How to write a follow up email after not getting a response

How to write a follow up email after not getting a response

In the world of job seeking, there's probably nothing more demoralizing than putting yourself out there and getting no response. Rejection is one thing — though never fun, at least it provides some closure. But what about those times when you reach out to someone and simply never hear back?

You could forget about it — write it off as a rejection and move on. This may be the simplest reaction, but while it's easy to do, that doesn't mean it's a good idea. There are a lot of reasons why a contact may not have gotten back to you, and most of them have nothing to do with a lack of interest. Writing them off after a single non-response is a good way to waste a perfectly viable lead.

The worst thing someone can do is to say no — so why not try again? That doesn't mean bombarding every contact with half a dozen emails, but if a single follow-up could mean developing a job lead or cultivating a valuable contact, putting together a well-crafted follow-up is well worth the time and effort.

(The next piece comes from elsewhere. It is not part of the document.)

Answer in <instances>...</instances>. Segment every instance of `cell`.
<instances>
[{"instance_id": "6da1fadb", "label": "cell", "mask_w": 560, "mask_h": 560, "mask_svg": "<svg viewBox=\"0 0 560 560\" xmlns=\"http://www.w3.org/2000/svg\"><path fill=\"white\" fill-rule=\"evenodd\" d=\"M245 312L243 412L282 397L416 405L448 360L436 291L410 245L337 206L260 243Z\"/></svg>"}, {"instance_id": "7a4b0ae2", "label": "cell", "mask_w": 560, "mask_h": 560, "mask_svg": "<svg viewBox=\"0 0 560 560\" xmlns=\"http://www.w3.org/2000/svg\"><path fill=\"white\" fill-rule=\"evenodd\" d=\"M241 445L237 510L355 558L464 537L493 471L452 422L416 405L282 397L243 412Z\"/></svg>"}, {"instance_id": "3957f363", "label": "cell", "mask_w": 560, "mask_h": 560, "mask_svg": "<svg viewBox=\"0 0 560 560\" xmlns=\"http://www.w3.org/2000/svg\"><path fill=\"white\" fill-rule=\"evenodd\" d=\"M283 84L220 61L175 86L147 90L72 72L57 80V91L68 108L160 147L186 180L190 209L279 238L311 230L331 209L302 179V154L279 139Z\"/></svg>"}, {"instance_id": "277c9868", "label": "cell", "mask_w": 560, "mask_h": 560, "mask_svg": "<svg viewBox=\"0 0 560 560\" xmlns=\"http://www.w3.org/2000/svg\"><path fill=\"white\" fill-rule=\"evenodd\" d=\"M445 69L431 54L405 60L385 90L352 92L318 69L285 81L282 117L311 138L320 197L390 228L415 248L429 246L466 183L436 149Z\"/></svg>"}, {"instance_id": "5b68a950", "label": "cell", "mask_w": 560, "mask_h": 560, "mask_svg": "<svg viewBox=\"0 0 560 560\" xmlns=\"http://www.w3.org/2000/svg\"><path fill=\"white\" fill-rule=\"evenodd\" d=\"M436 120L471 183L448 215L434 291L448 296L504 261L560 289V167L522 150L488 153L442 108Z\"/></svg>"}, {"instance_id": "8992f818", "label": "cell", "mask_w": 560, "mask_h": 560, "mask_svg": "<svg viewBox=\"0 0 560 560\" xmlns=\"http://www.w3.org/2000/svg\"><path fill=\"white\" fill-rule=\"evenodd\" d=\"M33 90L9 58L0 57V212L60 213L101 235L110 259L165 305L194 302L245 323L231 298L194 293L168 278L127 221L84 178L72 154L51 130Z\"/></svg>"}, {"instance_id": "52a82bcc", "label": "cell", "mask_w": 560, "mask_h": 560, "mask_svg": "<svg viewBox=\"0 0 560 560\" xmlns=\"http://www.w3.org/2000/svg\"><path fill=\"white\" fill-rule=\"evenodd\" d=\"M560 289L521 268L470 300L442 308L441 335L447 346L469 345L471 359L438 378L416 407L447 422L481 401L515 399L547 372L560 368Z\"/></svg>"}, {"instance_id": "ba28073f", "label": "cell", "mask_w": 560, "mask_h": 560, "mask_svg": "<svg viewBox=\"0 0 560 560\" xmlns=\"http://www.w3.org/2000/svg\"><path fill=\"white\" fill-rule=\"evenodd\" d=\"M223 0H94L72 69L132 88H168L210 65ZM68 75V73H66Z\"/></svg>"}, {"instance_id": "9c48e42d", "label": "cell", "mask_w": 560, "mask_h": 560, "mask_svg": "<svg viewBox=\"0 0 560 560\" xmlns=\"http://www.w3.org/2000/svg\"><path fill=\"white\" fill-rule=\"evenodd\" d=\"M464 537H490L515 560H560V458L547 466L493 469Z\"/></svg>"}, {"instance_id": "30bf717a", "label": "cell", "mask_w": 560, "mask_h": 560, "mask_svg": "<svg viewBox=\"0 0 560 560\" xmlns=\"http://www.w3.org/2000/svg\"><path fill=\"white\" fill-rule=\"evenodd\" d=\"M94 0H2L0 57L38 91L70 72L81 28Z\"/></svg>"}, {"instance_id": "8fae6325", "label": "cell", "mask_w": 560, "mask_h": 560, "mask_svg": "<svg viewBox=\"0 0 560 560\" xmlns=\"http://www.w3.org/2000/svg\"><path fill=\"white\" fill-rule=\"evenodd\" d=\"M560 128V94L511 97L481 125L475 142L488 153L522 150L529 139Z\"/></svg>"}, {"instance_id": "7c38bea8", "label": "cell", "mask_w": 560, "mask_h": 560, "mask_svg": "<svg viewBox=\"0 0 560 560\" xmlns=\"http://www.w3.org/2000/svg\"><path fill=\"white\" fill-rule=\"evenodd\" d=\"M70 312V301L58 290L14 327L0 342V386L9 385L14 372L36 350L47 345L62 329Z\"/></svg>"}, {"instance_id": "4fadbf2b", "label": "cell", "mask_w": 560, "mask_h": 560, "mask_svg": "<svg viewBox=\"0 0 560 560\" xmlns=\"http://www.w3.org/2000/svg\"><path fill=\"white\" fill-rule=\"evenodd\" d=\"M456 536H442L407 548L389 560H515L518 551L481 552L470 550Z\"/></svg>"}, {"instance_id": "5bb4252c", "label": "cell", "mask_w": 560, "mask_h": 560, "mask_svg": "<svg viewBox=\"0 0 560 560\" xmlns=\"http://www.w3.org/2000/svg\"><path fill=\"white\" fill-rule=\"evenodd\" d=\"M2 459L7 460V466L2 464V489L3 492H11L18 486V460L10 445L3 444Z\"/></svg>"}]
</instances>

Things To Keep in Mind When Following Up

  • It's pretty common not to get a response to a first email, no matter how thoughtfully it's crafted. This goes double for cold emails, which are generally at the bottom of most people's to-do lists. People get busy, inboxes get full, and even the most well-meaning replies get forgotten.
  • Sending a follow-up email is totally okay and isn't considered rude (unless you're being overly pushy, of course — which we'll help you avoid).
  • It's a good idea to give a few alternative options in case the person you're contacting is busy or email isn't their preferred form of communication. Offer some choices to see if that makes a difference — for example, if you initially asked to meet up for coffee, try suggesting a virtual meeting instead.
  • Keep your follow-ups short and to the point. If the reason you haven't received a reply is that your contact is busy (the most likely scenario), the last thing you want to do is take up even more of their time. Consider reducing what you're asking of them; for example, if you asked a few questions in your initial email, maybe restrict yourself to one important question in your follow-up.